A principios de la década de los ’70 empezaron a oírse voces del mundo académico, alarmadas por la reducción de la concentración del ozono estratosférico, durante largos periodos de la primavera austral, sobre vastas áreas del polo sur.
Este fenómeno estacional es conocido como el “hueco de la capa de ozono”. La preocupación de la comunidad científica estaba bien fundamentada; el ozono de la alta atmósfera actúa como un eficiente filtro de los dañinos rayos ultravioleta (UV-B), lo que hace posible el desarrollo de la vida, tal como la conocemos.
Cada año, su extensión era mayor y el efecto sobre el fitoplancton, inicio de la cadena alimenticia, se hacía más notorio y preocupante. Se considera causante de cáncer de piel, cataratas y con efectos sobre la vida terrestre y marina. Como resultado de esta seria amenaza a la vida terrestre, las Naciones Unidas, a través de su programa para el medio ambiente (PNUMA), convocó a las naciones del mundo a abordar, por primera vez en la historia, una amenaza con implicaciones globales para la humanidad.
En septiembre de 1987 se firmó el Protocolo de Montreal, que controlaba el consumo y fabricación de los clorofluorocarbonos (CFC) y halones. Estas sustancias fluoradas se utilizaban de manera intensiva en refrigeración, aires acondicionados, producción de espumas aislantes, solventes para la industria electrónica, sistemas de esterilización, aerosoles, esterilización de suelos agrícolas, extinción de incendios y muchos otros usos.
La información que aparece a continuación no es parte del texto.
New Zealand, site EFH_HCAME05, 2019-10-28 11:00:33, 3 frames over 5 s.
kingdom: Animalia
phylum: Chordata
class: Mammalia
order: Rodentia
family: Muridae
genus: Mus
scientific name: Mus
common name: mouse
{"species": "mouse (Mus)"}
Su eliminación comportaba un enorme esfuerzo y un dramático y costoso cambio tecnológico; sobre todo para nuestro país, que había logrado un incipiente proceso de desarrollo y se vería forzado a sufrir una desindustrialización, en un sector en el cual ya habíamos logrado cierto grado de independencia tecnológica y capacidad de exportación, a través de la empresa mixta Produven, ubicada en Morón, que fue cerrada en el año 2005
El Protocolo, originalmente favorecía la sustitución hacia los, hasta ese momento benignos, HCFC. Revisiones posteriores en Londres (1990) y Copenhague (1992) aumentaron el número de sustancias controladas a 95 químicos y adelantó la prohibición total para 1995 Los países en vías de desarrollo gozábamos de un plazo mayor y dispondríamos de un fondo financiero para cubrir los costos de la sustitución.
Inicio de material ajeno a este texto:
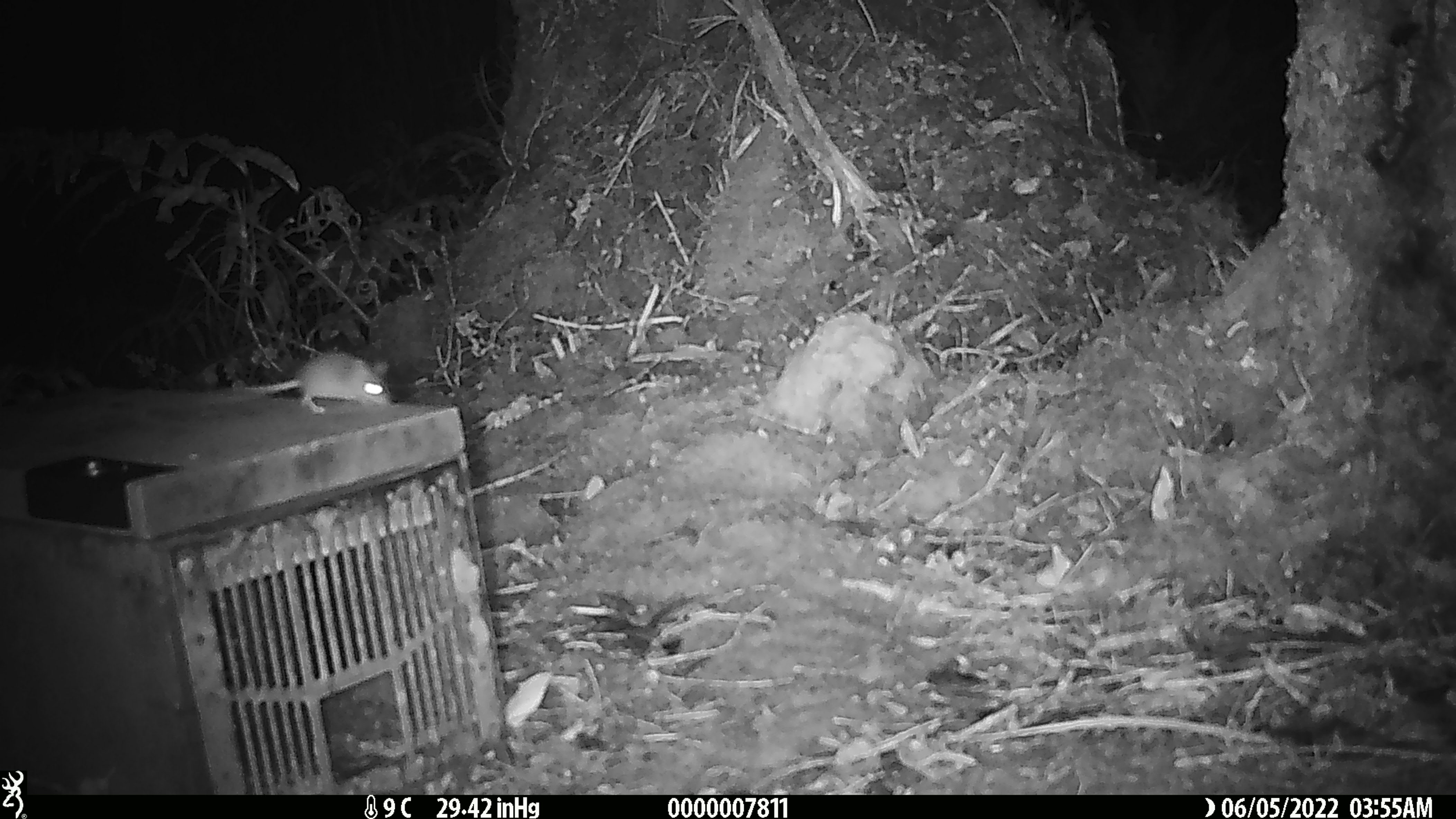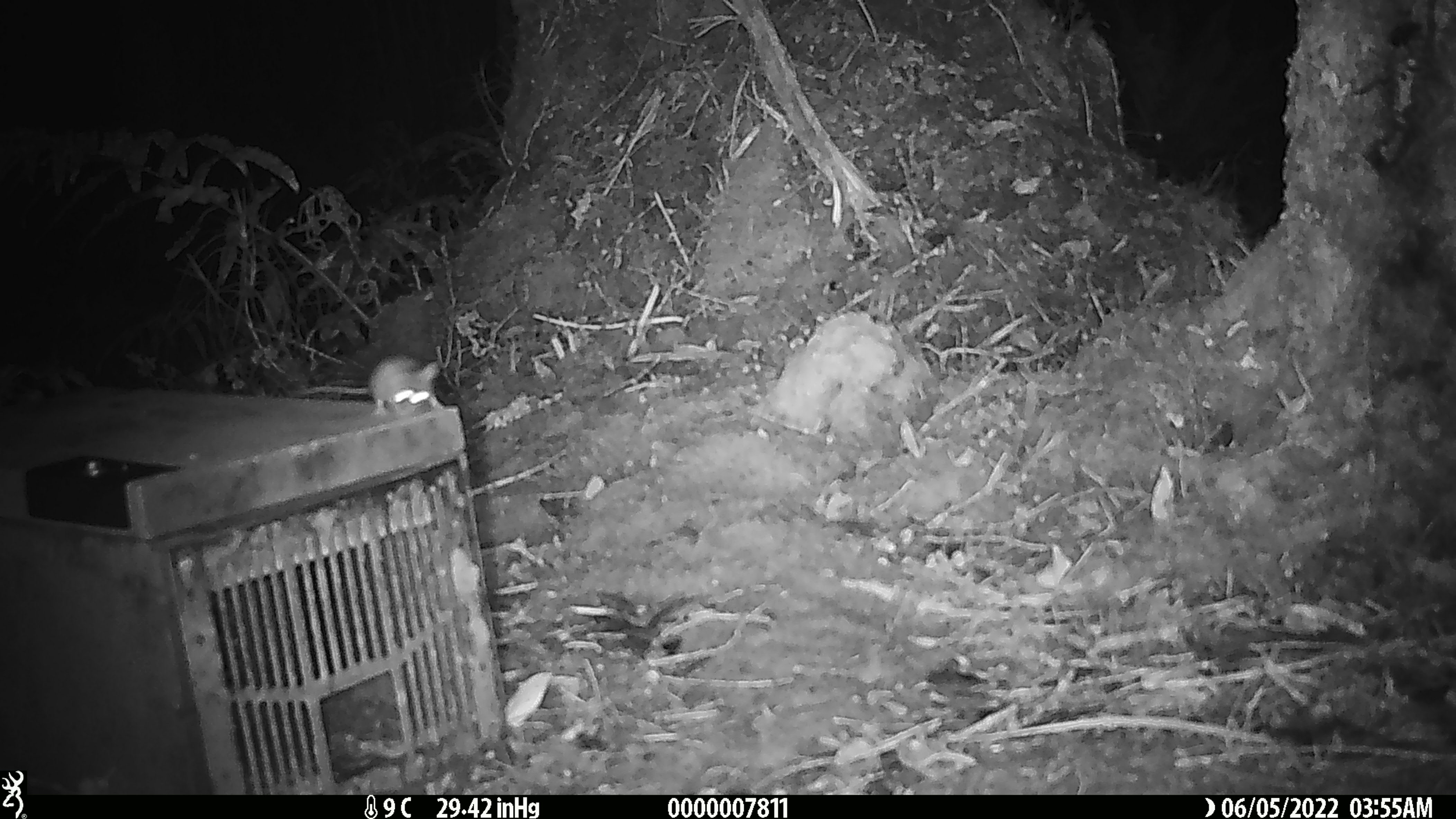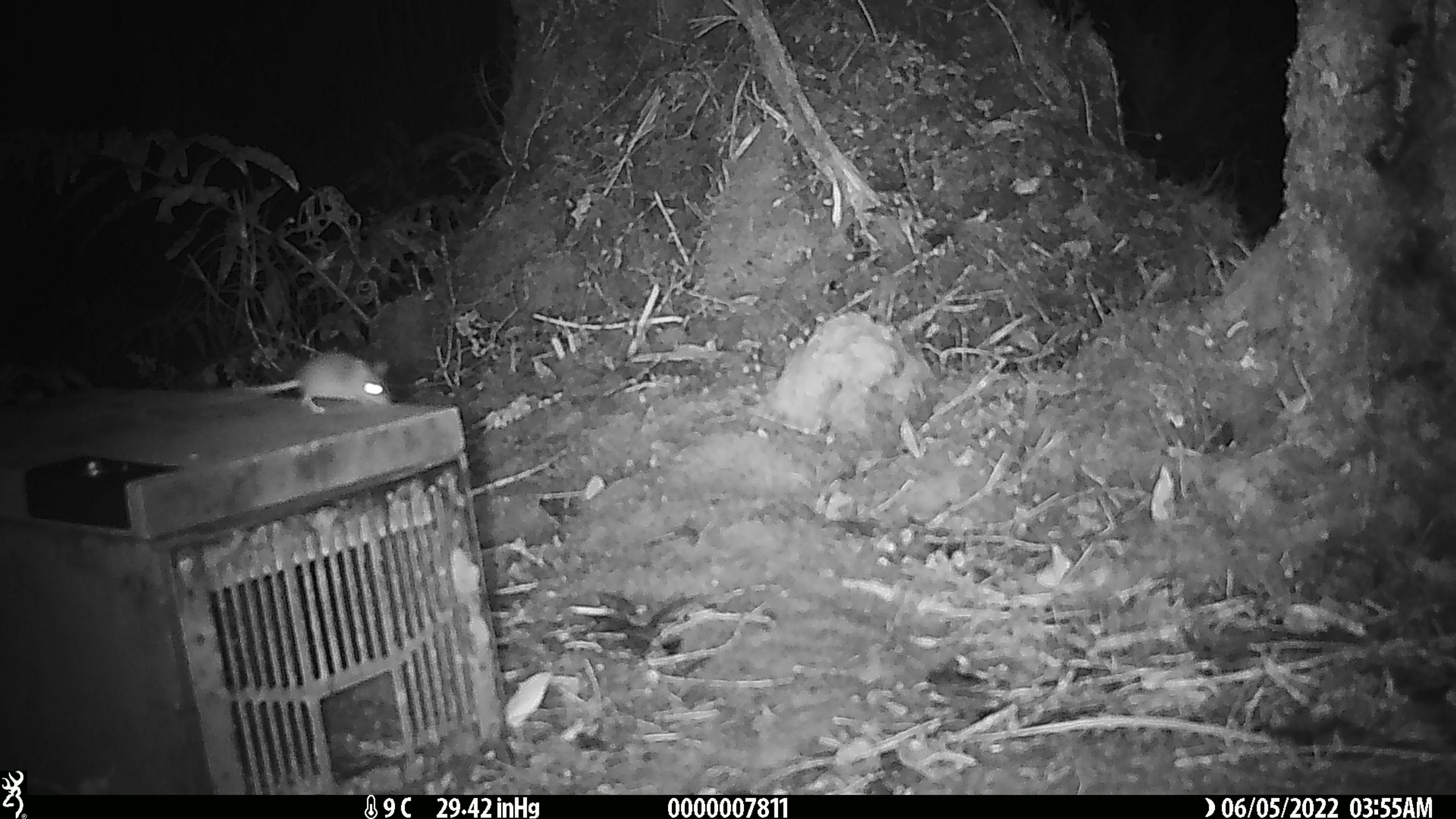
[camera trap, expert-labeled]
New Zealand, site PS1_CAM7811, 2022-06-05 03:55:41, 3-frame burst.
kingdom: Animalia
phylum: Chordata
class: Mammalia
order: Rodentia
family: Muridae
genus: Mus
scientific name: Mus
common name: mouse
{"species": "mouse (Mus)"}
A través de equipos importados de refrigeración, se creó una demanda interna del novísimo HFC-134a, totalmente importado. Las evaluaciones de estos sustitutos, encontraron que el potencial de efecto invernadero de los HFC, es hasta 3000 veces superior a los viejos sustitutos. La protección de la capa de ozono, había empeorado un nuevo problema ambiental, el calentamiento global. Se estima que su contribución al aumento de la temperatura promedio planetaria, es de hasta 0,4 grados centígrados, lo que pone en dificultad la meta de limitar el aumento de la temperatura atmosférica a 2 grados centígrados, con respecto a los niveles de la época preindustrial.
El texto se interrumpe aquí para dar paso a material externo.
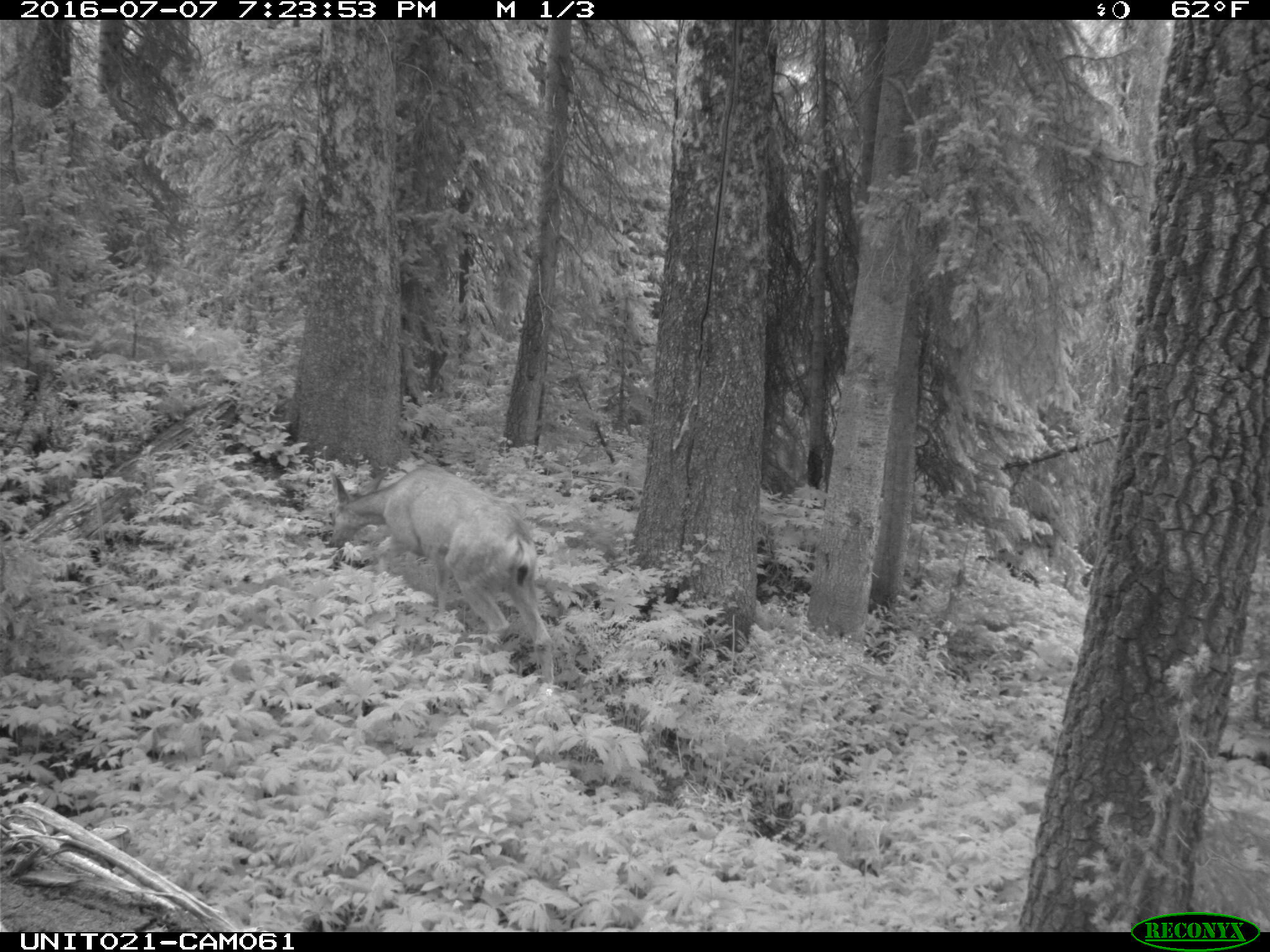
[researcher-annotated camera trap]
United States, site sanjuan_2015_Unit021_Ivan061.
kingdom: Animalia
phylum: Chordata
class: Mammalia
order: Artiodactyla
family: Cervidae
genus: Odocoileus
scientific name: Odocoileus hemionus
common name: mule deer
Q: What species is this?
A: Odocoileus hemionus (mule deer).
El Protocolo de Montreal ha respondido de forma positiva a su objetivo primario. La evolución del hueco de la capa de ozono, ha disminuido año tras año, y ya se vislumbra su desaparición paulatina, durante los próximos 50 años.
Las complejas negociaciones y el equilibrio alcanzado en el acuerdo de Montreal, se ven ahora impactadas por los efectos de los HFC sobre el calentamiento atmosférico. Se nos impone nuevamente otra reconversión industrial y una acentuación de nuestra dependencia tecnológica. Esta vez, sin embargo, las exigencias del control ambiental inciden de manera clara, sobre el futuro de nuestra principal industria de exportación, el petróleo y acarrean nuevas demandas sobre el viejo y efectivo tratado de Montreal.